Well, I hope. I think so. Firstly, on Kristian's replacement, are you looking internally or externally for that role, and can you lay out any other criteria that you're looking at there? Secondly, on the Vizient contract, or the GPO there, have you done any more work on what you could do differently next time to get a different result, please?
We, having had Kristian in the role before, we have a pretty clear view on what we go for. We are open, of course, for options both internally and externally. We are looking into that very concentrated right now, but I can't comment further on it at this point in time.
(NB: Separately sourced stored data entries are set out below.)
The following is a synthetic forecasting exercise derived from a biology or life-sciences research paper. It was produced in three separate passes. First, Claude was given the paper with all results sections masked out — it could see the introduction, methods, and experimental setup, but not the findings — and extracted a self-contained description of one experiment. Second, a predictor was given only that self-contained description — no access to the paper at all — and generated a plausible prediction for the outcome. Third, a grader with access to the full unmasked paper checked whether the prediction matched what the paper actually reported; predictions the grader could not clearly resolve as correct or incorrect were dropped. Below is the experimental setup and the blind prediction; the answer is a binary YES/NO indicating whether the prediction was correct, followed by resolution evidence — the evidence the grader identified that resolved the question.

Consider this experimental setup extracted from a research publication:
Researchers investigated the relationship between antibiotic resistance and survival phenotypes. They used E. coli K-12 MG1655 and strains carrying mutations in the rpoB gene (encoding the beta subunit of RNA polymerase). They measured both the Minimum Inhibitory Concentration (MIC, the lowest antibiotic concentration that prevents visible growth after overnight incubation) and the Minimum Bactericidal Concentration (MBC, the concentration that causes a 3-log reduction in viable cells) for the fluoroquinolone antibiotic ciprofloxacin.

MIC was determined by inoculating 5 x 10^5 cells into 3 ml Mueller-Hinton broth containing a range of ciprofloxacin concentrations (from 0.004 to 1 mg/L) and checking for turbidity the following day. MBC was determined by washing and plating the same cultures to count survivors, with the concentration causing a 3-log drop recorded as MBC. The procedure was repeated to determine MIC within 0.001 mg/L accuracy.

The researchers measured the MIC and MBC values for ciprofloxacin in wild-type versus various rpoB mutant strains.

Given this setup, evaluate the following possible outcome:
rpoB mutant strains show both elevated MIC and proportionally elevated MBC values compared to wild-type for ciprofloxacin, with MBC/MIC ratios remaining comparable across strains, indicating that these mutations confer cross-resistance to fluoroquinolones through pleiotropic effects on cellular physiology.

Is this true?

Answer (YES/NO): NO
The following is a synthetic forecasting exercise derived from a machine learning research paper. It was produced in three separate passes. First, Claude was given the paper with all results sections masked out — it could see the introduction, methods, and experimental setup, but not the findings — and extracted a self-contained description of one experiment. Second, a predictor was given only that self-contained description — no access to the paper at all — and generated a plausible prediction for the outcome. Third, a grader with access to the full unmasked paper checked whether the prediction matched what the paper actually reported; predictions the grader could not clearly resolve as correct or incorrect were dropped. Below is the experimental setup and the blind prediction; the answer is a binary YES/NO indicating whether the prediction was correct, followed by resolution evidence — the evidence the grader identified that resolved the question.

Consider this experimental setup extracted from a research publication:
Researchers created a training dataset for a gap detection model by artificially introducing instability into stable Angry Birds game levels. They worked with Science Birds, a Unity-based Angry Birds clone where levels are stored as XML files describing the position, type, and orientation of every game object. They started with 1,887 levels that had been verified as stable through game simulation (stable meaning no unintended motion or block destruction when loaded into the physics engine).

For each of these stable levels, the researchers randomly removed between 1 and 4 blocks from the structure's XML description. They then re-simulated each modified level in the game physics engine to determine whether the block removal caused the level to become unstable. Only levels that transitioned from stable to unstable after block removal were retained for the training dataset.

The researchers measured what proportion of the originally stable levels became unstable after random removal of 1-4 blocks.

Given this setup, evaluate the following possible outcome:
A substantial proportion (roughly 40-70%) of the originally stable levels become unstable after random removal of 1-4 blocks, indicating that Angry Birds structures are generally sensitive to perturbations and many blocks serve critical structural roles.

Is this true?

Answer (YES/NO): NO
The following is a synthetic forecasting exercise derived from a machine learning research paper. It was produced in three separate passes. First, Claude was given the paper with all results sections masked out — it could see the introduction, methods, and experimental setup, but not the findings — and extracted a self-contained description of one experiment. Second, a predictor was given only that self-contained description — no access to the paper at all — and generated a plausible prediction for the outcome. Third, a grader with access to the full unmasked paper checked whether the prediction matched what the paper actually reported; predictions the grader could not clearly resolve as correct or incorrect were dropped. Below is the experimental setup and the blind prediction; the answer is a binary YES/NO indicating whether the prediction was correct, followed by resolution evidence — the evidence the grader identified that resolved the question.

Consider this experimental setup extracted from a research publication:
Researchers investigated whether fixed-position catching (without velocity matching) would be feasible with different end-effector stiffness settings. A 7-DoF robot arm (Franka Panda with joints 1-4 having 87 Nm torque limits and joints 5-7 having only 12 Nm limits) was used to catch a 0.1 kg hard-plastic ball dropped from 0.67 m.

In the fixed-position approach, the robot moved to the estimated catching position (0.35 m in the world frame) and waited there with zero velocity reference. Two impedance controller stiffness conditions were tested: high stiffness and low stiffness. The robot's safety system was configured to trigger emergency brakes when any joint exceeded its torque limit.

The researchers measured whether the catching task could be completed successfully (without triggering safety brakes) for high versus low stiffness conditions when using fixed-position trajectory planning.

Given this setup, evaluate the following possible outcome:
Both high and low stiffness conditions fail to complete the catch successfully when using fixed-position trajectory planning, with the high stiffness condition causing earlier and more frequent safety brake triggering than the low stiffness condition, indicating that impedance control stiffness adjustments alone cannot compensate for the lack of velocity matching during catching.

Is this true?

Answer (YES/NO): NO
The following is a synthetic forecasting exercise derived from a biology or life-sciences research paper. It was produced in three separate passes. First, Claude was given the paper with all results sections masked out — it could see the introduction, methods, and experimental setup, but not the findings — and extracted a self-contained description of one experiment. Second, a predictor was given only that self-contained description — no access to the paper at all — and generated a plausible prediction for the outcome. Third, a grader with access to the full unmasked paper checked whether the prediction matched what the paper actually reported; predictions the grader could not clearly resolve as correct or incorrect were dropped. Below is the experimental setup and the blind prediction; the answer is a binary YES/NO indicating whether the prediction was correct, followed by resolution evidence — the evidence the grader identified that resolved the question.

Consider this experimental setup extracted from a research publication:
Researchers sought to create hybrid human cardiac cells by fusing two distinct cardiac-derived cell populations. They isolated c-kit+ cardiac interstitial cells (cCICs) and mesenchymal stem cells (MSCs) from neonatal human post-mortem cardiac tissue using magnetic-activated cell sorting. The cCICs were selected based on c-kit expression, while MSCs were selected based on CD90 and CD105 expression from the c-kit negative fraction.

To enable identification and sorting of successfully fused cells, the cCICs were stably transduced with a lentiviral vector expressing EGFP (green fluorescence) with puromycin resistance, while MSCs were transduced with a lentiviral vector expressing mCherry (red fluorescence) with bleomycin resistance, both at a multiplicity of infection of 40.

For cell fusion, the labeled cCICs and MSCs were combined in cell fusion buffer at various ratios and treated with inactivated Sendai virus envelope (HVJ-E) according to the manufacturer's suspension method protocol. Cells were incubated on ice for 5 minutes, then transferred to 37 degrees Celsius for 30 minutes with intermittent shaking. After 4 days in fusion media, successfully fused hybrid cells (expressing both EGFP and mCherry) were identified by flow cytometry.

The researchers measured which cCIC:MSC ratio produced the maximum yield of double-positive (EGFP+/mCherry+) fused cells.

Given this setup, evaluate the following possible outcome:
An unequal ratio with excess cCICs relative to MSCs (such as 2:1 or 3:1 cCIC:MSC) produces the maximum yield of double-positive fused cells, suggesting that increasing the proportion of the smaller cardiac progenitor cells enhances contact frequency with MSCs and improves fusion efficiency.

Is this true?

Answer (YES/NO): YES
Your second question, sorry, was about?
The GPO contract.
Yeah. Of course, of course, we take it quite seriously about the GPOs because we think that's the next level for us in the U.S. So we have all the measures in place on that. But nothing... I mean, the only thing that really counts is that we are winning the GPO contracts, right? So, yeah. So we do whatever we can. All right. Operator, back to you.
It appears there are no further questions. I'd like to turn the conference back to our host for any additional or closing remarks.
Yeah. Thank you very much, everybody, for some very, enjoyable meetings. I will be roadshow-ing a little bit, next week. I know that I'm meeting some of you, so I'm looking forward to that. Thank you very much.
This concludes today's conference. Thank you for your participation. You may now disconnect.